Admin I Sunday, Sept. 08, 2024
WOLFSBURG – The chief executive of Germany’s Volkswagen Group has described the situation at the company’s core VW brand as “alarming,” days after plans for spending cuts and potential plant closures in its home market caused outrage among employees.
Writing in the Sunday edition of the Bild newspaper, Oliver Blume said radical changes were needed to ensure the survival of the carmaker.
Fewer vehicles are being purchased in Europe, Blume said, while new competitors from Asia are entering the market.
“The pie has gotten smaller and we have more guests at the table,” he added.
The European auto industry is facing unprecedented challenges, Blume argued. “And the economic environment has worsened again, especially for the VW brand.”
Despite the downturn, Volkswagen will not abandon its home country, Blume promised.
“We are firmly committed to Germany as a location, because Volkswagen has shaped entire generations.
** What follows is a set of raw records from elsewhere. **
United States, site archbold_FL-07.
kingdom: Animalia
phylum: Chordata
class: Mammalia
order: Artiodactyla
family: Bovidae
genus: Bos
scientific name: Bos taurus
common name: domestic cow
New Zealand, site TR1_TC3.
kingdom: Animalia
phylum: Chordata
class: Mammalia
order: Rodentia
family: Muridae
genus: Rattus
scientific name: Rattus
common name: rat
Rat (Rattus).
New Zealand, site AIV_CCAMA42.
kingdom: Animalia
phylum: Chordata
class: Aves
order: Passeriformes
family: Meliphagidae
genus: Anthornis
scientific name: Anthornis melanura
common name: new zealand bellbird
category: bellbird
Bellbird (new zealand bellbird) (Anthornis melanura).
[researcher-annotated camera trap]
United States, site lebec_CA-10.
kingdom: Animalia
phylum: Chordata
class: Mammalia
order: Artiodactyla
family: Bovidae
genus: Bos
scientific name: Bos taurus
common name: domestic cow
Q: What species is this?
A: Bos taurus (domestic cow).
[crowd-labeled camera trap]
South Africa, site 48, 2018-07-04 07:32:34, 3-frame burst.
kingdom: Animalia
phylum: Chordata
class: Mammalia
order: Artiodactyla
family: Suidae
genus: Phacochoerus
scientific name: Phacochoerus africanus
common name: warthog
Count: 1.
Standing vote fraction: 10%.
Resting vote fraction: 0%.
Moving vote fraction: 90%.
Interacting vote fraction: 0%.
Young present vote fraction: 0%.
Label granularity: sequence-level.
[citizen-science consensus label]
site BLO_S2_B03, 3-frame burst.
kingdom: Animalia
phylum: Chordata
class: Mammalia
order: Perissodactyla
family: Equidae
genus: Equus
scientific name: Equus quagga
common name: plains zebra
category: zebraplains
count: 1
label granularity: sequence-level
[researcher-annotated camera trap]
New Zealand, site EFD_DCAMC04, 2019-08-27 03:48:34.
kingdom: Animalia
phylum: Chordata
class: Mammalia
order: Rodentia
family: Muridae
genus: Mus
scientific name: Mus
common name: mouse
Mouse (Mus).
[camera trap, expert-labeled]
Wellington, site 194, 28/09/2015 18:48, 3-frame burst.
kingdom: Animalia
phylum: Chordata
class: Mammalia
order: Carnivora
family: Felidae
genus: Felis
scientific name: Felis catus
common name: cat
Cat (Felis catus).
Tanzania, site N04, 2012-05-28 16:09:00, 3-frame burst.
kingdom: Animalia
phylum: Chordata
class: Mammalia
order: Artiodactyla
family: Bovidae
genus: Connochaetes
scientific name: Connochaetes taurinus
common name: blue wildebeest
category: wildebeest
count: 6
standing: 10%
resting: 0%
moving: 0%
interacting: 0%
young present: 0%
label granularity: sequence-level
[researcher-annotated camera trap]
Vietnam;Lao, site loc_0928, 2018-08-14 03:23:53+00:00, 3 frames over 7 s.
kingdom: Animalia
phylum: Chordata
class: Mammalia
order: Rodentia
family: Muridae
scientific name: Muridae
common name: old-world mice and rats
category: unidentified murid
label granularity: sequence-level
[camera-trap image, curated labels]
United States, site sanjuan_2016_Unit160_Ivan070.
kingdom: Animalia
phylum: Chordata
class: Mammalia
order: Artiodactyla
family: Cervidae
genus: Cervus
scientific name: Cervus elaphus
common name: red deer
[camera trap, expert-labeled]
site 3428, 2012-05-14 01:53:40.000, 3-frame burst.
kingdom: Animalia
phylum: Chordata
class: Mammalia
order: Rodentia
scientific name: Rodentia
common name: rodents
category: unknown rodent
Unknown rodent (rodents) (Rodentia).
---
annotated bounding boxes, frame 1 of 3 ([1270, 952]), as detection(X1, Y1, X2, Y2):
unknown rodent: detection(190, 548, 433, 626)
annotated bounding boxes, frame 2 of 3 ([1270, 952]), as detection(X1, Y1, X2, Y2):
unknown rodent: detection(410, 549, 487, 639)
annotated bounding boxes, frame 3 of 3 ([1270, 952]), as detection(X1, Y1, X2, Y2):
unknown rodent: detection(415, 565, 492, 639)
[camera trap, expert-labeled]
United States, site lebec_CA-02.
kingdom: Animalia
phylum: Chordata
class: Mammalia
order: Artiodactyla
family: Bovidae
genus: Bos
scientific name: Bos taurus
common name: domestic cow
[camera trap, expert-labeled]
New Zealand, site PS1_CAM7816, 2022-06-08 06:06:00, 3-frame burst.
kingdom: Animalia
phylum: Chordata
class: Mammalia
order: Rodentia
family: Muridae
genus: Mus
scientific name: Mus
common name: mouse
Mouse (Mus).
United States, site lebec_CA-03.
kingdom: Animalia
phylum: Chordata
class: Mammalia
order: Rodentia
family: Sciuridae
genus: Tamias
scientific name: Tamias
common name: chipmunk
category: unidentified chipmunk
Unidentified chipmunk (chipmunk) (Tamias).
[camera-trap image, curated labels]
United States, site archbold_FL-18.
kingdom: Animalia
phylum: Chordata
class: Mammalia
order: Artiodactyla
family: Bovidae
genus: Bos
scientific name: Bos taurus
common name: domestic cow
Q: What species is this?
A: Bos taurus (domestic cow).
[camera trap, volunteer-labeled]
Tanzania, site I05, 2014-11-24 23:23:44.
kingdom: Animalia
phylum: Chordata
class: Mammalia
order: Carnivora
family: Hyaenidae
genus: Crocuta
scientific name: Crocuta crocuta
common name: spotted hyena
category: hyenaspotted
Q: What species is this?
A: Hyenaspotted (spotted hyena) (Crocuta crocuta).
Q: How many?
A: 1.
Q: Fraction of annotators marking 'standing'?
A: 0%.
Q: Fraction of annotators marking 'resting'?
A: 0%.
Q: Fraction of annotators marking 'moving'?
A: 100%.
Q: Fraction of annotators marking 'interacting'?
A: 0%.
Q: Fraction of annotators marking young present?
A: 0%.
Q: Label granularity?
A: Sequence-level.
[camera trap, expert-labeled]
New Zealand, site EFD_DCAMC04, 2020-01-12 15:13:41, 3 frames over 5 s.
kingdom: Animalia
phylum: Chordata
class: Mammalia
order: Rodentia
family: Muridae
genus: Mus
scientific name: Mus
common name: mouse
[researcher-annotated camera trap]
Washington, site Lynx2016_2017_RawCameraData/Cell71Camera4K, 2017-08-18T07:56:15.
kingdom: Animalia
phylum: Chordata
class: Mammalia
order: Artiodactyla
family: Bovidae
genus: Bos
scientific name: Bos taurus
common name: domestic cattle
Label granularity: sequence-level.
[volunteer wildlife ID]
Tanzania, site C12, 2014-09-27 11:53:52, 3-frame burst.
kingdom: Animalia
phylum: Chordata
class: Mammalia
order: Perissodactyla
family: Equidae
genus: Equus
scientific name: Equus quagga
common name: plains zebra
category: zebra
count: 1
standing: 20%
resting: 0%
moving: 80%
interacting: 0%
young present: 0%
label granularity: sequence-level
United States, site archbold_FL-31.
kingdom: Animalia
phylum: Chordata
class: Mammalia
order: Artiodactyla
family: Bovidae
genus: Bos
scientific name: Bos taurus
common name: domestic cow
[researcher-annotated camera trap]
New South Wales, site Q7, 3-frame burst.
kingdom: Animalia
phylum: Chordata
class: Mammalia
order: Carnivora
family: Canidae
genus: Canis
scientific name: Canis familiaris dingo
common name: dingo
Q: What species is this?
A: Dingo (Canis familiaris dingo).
We have employees whose grandfathers also worked at Volkswagen. I want their grandchildren to be able to work here, too.”
Volkswagen has never closed a plant in Germany, and has not shut down a factory anywhere in the world since 1988.
However, disappointing sales have led management to consider wide-ranging reforms, to the fury of the company’s employees.
Some 25,000 workers gathered at Volkswagen’s headquarters in the northern city of Wolfsburg this week to hear management defend the planned cuts.